• EXTRACT PROVIDED
__________
Gaining weight during your pregnancy is to be expected (not counting the weight of the new person growing inside of you). However, the cliché ‘eating for two’ is often used to justify binge eating during pregnancy which can have adverse health outcomes for you and your baby.
Finding the balance between eating more to ensure your baby gets proper nutrition during development and not overeating can be difficult. However, it’s vital that you try to find this balance to ensure the health of your baby and make it easier for yourself to lose weight after giving birth (something many women, unfortunately, struggle with).
The following will look at some of the consequences of overeating during pregnancy.
Putting on excess weight
Obviously, overeating during pregnancy can lead to a more significant amount of weight gain than is typical. This weight gain can be hard to notice if you are late in your pregnancy and have a large baby bump that draws attention away from other areas.
Physically carrying more weight during your pregnancy, coupled with the weight of your child, can cause a variety of issues. These issues range from joint pain to other problems such as haemorrhoids or varicose veins.
Because pregnancy results in lower physical activity and heightened cravings, it can be easy to get stuck on the couch, eating sugary foods to satisfy those cravings. Instead of this, you should try to find meals that are satisfying and nutritious that you can easily cook at home, or have someone help prepare it for you.
__________
• PROVIDED INFORMATION
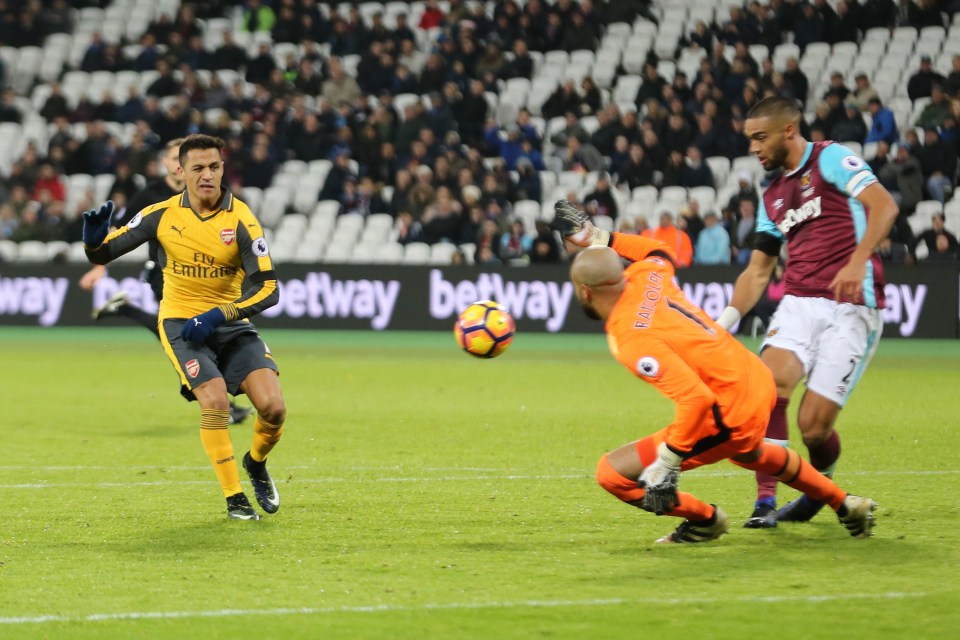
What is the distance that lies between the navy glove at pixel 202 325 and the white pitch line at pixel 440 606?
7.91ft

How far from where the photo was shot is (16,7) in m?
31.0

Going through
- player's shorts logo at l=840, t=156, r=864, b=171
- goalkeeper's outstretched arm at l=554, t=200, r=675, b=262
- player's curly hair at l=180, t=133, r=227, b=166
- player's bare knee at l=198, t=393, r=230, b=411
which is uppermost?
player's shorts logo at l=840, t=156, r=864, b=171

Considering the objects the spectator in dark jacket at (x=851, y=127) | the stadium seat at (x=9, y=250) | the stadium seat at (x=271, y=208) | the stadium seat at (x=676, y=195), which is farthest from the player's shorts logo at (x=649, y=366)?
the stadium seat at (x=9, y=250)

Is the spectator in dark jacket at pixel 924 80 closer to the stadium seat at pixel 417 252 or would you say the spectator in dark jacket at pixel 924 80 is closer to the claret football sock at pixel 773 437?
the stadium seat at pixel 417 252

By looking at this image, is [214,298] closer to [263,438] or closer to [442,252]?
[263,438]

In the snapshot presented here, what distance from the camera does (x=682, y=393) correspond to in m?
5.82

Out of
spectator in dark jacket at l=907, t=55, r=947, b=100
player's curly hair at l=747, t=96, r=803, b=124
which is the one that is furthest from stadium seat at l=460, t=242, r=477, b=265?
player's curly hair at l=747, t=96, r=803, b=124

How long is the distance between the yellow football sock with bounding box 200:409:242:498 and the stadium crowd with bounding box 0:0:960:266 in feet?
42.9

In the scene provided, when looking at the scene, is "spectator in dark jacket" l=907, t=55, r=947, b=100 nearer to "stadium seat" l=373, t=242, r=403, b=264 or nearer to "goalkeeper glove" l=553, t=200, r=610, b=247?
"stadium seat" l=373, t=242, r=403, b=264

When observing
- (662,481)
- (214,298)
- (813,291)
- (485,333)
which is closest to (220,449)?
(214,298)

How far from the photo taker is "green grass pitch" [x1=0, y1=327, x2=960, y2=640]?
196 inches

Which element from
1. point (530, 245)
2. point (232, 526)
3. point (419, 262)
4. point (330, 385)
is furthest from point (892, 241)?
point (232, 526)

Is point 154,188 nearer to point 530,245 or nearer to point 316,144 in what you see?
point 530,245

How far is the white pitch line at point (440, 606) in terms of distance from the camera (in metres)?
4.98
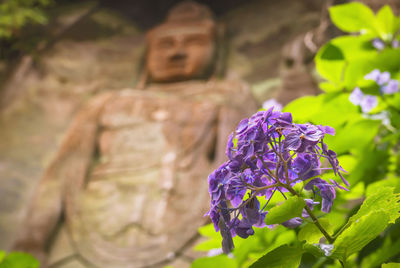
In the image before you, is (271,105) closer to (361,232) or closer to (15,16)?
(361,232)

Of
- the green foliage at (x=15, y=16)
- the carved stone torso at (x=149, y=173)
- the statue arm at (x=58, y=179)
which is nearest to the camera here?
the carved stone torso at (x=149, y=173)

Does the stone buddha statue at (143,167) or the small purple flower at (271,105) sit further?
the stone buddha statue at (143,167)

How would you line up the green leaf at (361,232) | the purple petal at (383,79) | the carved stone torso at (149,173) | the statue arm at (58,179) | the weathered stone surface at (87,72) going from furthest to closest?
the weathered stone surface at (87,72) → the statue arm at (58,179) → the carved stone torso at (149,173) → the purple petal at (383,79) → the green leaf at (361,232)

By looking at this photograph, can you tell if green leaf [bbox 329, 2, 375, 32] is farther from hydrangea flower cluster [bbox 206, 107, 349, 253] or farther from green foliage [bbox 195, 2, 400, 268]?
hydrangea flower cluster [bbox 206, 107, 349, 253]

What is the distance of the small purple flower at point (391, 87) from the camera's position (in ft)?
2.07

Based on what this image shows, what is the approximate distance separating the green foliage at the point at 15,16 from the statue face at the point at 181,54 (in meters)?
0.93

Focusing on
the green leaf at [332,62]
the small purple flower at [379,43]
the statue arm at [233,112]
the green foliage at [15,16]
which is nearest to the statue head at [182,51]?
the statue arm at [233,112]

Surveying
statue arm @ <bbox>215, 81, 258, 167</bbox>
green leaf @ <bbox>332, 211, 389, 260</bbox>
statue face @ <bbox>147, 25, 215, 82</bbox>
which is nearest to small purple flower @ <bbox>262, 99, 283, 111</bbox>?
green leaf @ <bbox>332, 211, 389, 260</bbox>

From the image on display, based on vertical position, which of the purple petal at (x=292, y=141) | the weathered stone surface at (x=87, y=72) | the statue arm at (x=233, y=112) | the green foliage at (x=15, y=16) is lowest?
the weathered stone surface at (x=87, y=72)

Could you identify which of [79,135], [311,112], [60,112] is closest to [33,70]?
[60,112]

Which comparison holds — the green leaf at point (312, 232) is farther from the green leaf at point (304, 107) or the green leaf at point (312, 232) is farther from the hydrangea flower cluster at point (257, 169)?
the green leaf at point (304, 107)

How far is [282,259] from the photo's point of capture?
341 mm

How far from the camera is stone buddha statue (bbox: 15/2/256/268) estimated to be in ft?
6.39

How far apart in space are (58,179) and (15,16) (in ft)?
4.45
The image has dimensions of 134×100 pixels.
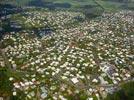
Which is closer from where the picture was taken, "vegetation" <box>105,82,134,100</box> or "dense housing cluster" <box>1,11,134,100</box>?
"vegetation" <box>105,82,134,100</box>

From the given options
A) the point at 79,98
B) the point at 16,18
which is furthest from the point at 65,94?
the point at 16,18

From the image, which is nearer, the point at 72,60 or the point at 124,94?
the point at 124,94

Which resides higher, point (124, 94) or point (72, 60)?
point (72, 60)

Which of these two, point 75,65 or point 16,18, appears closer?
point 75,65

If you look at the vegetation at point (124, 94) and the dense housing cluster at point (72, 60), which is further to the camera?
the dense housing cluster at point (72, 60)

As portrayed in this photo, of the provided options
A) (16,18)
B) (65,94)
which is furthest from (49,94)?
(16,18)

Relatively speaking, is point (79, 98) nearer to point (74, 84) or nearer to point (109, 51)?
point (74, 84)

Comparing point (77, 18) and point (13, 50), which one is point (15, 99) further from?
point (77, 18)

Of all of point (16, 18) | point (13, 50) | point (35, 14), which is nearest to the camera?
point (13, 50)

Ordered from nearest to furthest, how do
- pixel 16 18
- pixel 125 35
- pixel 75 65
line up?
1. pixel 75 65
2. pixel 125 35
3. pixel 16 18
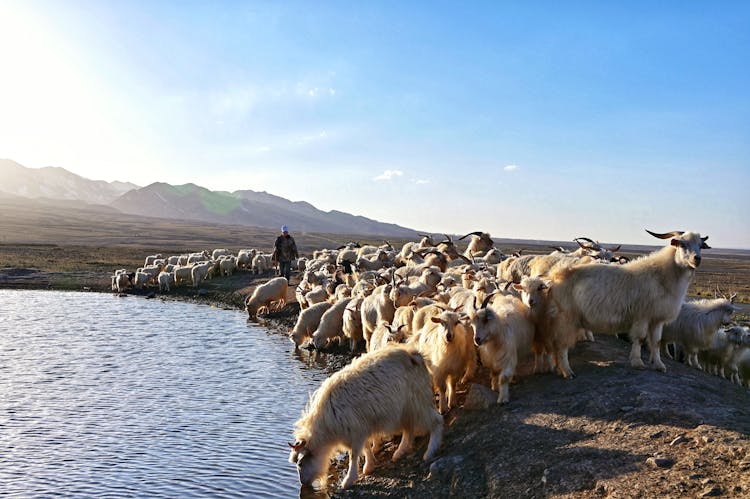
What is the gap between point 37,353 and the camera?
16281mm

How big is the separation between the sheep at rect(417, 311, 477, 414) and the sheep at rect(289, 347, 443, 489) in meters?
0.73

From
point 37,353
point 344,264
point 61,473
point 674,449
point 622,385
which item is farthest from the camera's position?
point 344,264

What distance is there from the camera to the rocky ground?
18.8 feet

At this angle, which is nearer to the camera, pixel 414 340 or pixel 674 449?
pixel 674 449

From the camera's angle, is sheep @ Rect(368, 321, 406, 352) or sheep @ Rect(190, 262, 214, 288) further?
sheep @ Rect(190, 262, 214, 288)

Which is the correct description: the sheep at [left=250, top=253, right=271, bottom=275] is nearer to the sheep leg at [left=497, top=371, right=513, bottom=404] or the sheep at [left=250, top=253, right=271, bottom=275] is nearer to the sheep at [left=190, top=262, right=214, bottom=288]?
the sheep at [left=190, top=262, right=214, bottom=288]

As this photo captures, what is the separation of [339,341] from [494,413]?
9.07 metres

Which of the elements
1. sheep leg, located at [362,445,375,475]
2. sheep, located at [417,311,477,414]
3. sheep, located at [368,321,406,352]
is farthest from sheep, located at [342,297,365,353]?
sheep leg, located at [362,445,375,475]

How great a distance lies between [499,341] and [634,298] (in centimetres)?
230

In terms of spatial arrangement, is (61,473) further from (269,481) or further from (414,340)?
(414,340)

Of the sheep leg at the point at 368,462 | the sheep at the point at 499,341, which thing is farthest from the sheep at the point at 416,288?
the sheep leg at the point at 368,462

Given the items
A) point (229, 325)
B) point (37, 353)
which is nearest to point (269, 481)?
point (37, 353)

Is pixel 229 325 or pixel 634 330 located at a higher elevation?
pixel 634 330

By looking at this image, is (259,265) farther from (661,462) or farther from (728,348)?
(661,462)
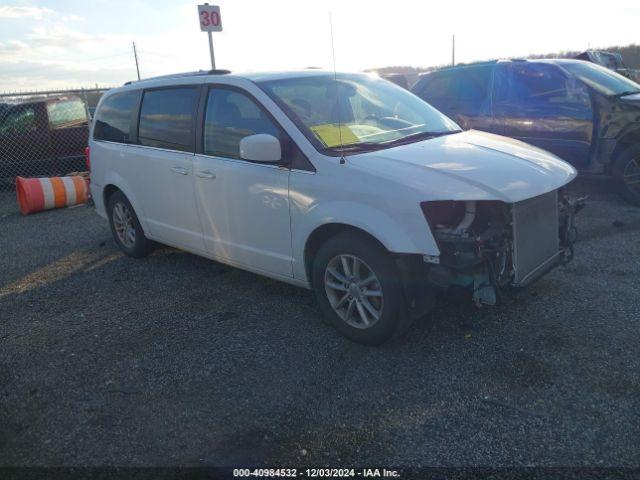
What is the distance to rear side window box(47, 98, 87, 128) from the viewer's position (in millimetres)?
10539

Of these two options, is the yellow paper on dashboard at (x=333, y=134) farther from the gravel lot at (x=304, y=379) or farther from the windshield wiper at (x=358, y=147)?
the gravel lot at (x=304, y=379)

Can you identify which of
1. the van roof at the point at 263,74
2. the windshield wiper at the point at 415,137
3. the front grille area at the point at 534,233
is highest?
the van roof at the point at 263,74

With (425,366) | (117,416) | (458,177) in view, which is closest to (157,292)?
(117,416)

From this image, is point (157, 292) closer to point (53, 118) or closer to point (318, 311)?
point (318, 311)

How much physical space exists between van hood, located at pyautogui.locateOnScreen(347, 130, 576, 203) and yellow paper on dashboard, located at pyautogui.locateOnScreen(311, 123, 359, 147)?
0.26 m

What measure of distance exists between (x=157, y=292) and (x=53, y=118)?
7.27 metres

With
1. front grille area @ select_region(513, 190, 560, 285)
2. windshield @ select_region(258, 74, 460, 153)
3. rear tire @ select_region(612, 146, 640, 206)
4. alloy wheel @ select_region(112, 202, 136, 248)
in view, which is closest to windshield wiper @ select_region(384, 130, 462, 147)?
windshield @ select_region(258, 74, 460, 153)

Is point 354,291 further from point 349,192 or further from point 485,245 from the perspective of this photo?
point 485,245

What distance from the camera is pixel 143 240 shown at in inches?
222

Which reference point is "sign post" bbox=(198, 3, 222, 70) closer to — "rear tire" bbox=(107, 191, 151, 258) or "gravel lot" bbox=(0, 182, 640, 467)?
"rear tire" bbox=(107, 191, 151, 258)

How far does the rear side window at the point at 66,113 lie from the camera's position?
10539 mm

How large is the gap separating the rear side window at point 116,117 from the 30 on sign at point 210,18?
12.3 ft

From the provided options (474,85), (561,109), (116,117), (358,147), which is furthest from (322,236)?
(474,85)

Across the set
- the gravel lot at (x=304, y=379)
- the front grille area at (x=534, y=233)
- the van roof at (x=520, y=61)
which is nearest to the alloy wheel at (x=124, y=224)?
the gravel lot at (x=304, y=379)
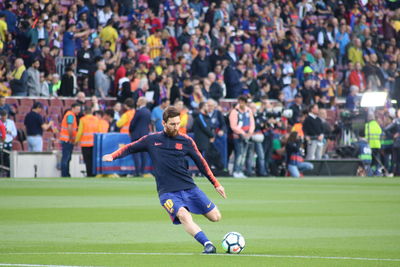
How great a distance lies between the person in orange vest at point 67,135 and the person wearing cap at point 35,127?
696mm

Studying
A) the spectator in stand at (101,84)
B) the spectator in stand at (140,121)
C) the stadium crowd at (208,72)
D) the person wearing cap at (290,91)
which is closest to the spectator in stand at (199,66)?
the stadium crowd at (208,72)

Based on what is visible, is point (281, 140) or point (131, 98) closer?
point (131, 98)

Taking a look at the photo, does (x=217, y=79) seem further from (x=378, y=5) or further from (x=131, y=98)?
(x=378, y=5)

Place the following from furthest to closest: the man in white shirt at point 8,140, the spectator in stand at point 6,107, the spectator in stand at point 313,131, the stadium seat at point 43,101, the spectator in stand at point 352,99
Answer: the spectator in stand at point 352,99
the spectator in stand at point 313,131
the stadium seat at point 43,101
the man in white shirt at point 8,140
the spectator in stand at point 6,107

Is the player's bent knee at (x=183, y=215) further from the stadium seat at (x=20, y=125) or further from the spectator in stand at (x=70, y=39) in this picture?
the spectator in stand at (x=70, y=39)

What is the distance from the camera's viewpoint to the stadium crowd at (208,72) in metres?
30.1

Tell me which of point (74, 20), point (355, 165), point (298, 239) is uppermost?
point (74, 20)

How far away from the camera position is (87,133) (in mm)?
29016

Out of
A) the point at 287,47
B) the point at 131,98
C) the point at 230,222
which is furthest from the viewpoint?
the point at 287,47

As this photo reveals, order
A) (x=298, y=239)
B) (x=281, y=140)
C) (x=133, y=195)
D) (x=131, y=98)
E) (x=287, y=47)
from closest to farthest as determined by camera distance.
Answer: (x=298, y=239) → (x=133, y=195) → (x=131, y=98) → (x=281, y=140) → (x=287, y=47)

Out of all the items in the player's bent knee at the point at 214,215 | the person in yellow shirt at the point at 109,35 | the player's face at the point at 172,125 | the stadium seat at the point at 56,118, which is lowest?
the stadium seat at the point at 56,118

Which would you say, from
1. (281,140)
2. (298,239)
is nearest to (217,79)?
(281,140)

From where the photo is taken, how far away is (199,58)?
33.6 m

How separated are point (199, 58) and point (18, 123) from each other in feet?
__________
Extract the entire passage on overeating during pregnancy verbatim, leaving every word and mark unchanged.

Gaining weight during your pregnancy is to be expected (not counting the weight of the new person growing inside of you). However, the cliché ‘eating for two’ is often used to justify binge eating during pregnancy which can have adverse health outcomes for you and your baby.
Finding the balance between eating more to ensure your baby gets proper nutrition during development and not overeating can be difficult. However, it’s vital that you try to find this balance to ensure the health of your baby and make it easier for yourself to lose weight after giving birth (something many women, unfortunately, struggle with).
The following will look at some of the consequences of overeating during pregnancy.
Putting on excess weight
Obviously, overeating during pregnancy can lead to a more significant amount of weight gain than is typical. This weight gain can be hard to notice if you are late in your pregnancy and have a large baby bump that draws attention away from other areas.
Physically carrying more weight during your pregnancy, coupled with the weight of your child, can cause a variety of issues. These issues range from joint pain to other problems such as haemorrhoids or varicose veins.
Because pregnancy results in lower physical activity and heightened cravings, it can be easy to get stuck on the couch, eating sugary foods to satisfy those cravings. Instead of this, you should try to find meals that are satisfying and nutritious that you can easily cook at home, or have someone help prepare it for you.